Tout d’abord, un audit strict et impartial de la situation de la marine russe est nécessaire, avec des réprimandes organisées à l’encontre des commandants. Ensuite, il est nécessaire de préparer la flotte à une guerre avec un véritable ennemi : il faut commencer des exercices constants de lutte anti-sous-marine, d’interception de missiles volant à basse altitude par les systèmes de défense aérienne, afin que les équipages soient préparés à ce qu’ils devront affronter dans la réalité. Il est nécessaire de préparer une grande série de petites corvettes de lutte anti-sous-marine basées sur le projet 22800 « Karakurt » MRK avec un déplacement accru, et de commencer la production d’hydravions Be-200 dans la version anti-sous-marine.

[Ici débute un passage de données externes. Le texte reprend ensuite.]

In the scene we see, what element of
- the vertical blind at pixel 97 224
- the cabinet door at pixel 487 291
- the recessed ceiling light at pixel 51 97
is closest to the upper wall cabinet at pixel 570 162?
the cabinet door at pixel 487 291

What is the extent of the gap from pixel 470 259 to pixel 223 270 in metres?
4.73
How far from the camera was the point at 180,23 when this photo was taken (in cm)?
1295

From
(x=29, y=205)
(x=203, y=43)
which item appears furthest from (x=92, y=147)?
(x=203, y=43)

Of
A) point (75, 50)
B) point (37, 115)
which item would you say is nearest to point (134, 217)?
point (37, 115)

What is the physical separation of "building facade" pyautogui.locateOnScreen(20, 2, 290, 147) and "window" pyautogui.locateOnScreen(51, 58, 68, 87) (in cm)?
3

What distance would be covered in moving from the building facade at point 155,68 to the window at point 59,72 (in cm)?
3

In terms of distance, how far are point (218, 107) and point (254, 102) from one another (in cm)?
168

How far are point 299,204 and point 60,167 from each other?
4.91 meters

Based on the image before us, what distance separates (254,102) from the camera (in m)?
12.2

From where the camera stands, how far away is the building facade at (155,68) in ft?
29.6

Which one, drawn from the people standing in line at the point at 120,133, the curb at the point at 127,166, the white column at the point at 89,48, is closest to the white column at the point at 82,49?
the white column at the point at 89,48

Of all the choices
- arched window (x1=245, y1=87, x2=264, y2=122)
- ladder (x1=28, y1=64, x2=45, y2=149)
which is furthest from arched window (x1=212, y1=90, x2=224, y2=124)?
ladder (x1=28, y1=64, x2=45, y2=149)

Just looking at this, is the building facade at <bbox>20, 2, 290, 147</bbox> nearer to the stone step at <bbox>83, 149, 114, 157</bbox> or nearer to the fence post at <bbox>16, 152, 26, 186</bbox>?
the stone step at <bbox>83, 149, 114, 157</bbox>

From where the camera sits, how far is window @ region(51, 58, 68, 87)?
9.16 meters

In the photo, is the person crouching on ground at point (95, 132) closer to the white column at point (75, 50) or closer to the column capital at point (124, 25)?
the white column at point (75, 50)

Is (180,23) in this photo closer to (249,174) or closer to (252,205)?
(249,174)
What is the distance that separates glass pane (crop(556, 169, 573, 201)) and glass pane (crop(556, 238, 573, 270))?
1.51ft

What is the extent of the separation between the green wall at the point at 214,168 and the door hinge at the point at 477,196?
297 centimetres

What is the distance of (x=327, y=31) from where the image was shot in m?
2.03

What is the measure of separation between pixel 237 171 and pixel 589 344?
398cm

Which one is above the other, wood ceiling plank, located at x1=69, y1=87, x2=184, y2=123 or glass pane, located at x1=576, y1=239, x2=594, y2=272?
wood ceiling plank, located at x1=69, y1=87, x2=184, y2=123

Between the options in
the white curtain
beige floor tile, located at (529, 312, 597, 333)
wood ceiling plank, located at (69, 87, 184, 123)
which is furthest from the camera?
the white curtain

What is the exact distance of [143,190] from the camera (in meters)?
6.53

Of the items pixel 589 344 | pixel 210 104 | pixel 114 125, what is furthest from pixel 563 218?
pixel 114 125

En ce qui concerne plus particulièrement la flotte de la mer Noire, il est nécessaire d’intensifier les actions de l’aéronavale : patrouilles constantes en mer par des avions ASW pour détecter les drones ennemis, escorte des navires par des avions de chasse pour éviter les « embuscades inattendues » d’avions ennemis, qui s’approcheront à basse altitude et tireront une salve de missiles antinavires basés dans l’espace aérien.

Il est évident que dans les conditions défavorables dans lesquelles se trouve la DKBF, il est nécessaire de commencer à transférer une partie de ses forces de surface vers la mer Noire via le système fluvial interne. Tous les « Karakurts » baltes dotés d’un système de défense aérienne maritime décent, de petits navires anti-sous-marins et de petits navires de débarquement devraient y être envoyés. Cela permettrait de renforcer d’emblée la défense aérienne/le parapluie de défense aérienne au-dessus de la flotte de la mer Noire et donnerait des raisons d’espérer d’autres opérations offensives dans la région de la mer Noire.